Many consumers, here and worldwide, pivoted towards purchasing locally sourced products last year – by force of circumstance as borders closed to imports, yet also by choice. But the ‘Good for Namibia’ initiative that was already established – the ‘Sew Good’ project – as well as others that were ready to launch have been victims of the diminishing purchasing power of the nation as every household found itself affected, in one way or another, by the need to scrimp and save for the long haul. The income from the sewing work is still enough to make a difference for the craftswomen, and we have even taken on another producer recently, but our sales have inevitably plateaued.
I continue to admire and celebrate the young Namibians (and a few not-so-young!) who are flexing their entrepreneurial muscles and adapting their business models to the straitened times. As well as those that are moving towards, and embracing, the concept of sustainable use of our precious resources. You only have to spend half an hour on Instagram to see that their hustle is being rewarded.

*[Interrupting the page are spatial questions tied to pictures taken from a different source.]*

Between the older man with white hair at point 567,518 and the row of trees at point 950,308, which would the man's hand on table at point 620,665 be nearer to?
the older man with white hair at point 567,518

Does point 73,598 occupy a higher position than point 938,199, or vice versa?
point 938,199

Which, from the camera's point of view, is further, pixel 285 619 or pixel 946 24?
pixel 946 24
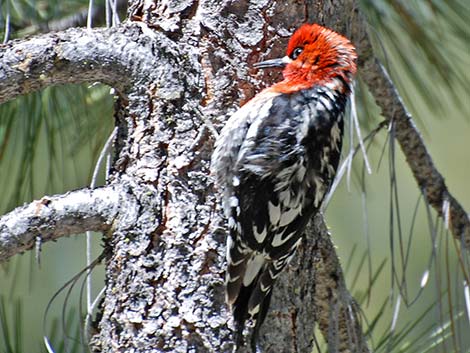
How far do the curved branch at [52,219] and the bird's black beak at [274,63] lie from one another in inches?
20.2

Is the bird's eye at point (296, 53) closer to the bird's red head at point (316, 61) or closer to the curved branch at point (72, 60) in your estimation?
the bird's red head at point (316, 61)

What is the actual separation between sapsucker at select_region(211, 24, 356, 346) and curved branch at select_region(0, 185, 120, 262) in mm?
290

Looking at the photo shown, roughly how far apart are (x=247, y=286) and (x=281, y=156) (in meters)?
0.36

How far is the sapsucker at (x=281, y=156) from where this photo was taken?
2098mm

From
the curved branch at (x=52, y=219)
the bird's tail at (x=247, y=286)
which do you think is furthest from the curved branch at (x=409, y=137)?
the curved branch at (x=52, y=219)

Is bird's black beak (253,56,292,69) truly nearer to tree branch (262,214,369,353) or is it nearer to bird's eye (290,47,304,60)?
bird's eye (290,47,304,60)

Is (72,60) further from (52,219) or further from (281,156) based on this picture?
(281,156)

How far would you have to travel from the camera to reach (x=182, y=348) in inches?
75.4

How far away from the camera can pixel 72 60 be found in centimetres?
201

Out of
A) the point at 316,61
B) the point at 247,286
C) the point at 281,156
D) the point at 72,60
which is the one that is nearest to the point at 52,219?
the point at 72,60

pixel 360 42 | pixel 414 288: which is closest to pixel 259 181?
pixel 360 42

The creative women of ‘Sew Good’ continue to explore new ideas while waiting for our old markets to revivify. I am still hopeful that at some point too, when hotels begin filling up again, I can launch a long-incubating recycled soap enterprise. Namibia is officially ‘open’ (if you can just jump through a million hoops!) and we look forwards to the time in the not-to-distant future when we can share the bounteous year that nature has gifted us with our international tourist friends, too.